Ещё Меванча танцевала на шаре под знакомые всем «Три тюркских плоскогорья», и на лице её комический испуг чередовался с чувственной улыбкой. А потом скрипки из Ху начали отбивать совсем бешеный ритм, не хуже гонгов и барабанов, и то был совершенно новый, не виданный ещё мною танец.
Для этого танца ей понадобился Сангак.
Резким движением протянула она руку моему другу, сидящему у самой кромки ковра, рука эта изогнулась, ладонь сделала всем понятное движение: это была просьба, да нет, команда – «встань».
Сангак не очень уверенно поднялся на ноги, и танцовщица, вытолкнув его на середину своего ковра, закружилась вокруг него, как вокруг каменного истукана, не касаясь его даже мизинцем. Было похоже, что вот сейчас она врежется в эту твёрдо стоявшую, чуть расставив ноги, скалу и разобьётся – но каждый раз бешеная череда поворотов обводила её вокруг него (а Сангак только моргал, глядя прямо перед собой). Она отталкивалась от него, как волна от берега, и отлетала снова. И, наконец, перекувырнулась через его плечо так, что только ноги мелькнули, приземлилась сзади и, изогнувшись до земли и держа Сангака за пояс, замерла в абсолютной тишине – потому что тут весь громогласный оркестр замолчал сразу, на рвущем уши аккорде.

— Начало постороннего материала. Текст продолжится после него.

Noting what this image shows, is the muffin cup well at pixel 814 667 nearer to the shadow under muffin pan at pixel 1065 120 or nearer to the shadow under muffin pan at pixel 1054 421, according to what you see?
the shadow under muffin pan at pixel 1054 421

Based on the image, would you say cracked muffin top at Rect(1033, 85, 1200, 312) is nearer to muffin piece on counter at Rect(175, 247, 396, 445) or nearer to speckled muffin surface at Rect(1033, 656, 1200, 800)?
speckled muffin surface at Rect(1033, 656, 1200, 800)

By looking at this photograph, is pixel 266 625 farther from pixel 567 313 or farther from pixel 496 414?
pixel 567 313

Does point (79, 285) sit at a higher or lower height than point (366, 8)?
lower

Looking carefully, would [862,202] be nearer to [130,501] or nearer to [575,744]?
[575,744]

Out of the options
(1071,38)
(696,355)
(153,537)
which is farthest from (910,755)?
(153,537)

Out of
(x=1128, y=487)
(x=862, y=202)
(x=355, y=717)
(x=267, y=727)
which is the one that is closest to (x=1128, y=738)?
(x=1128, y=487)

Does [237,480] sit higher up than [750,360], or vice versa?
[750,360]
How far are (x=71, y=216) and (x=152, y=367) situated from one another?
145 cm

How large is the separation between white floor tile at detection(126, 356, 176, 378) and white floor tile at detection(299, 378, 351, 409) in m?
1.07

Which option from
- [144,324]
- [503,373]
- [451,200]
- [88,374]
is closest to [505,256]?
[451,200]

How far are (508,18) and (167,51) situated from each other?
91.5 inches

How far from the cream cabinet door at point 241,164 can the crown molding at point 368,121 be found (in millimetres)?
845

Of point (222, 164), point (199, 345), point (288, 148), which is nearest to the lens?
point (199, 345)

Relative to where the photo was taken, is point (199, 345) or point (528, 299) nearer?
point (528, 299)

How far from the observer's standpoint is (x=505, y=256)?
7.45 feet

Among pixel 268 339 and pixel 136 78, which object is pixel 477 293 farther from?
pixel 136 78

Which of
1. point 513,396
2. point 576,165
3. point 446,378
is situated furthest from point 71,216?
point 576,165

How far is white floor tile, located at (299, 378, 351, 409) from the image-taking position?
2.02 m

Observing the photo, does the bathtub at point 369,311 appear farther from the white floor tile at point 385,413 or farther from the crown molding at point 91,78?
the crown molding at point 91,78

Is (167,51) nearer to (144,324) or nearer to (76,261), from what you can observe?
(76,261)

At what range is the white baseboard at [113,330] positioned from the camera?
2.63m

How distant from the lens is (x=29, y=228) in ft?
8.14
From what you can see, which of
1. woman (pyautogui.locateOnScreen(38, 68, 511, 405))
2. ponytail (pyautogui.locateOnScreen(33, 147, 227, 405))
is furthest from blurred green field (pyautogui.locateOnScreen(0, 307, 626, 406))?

Сангак стоял очень прямо, он боялся пошевелиться, и лицо его было строгим и серьёзным.
Помню, уже во время второго танца мне показалось, что в её движениях было нечто не совсем обычное для танцовщицы. Феноменальная лёгкость прыжка. Кошачьи приседания. Ноги, не знающие усталости. Ленивая грация плеч. И этот прыжок через плечо стоящего мужчины – он был так странно похож на мгновенный бой одного из «невидимок» с громилой, атаковавшим судью Сяо.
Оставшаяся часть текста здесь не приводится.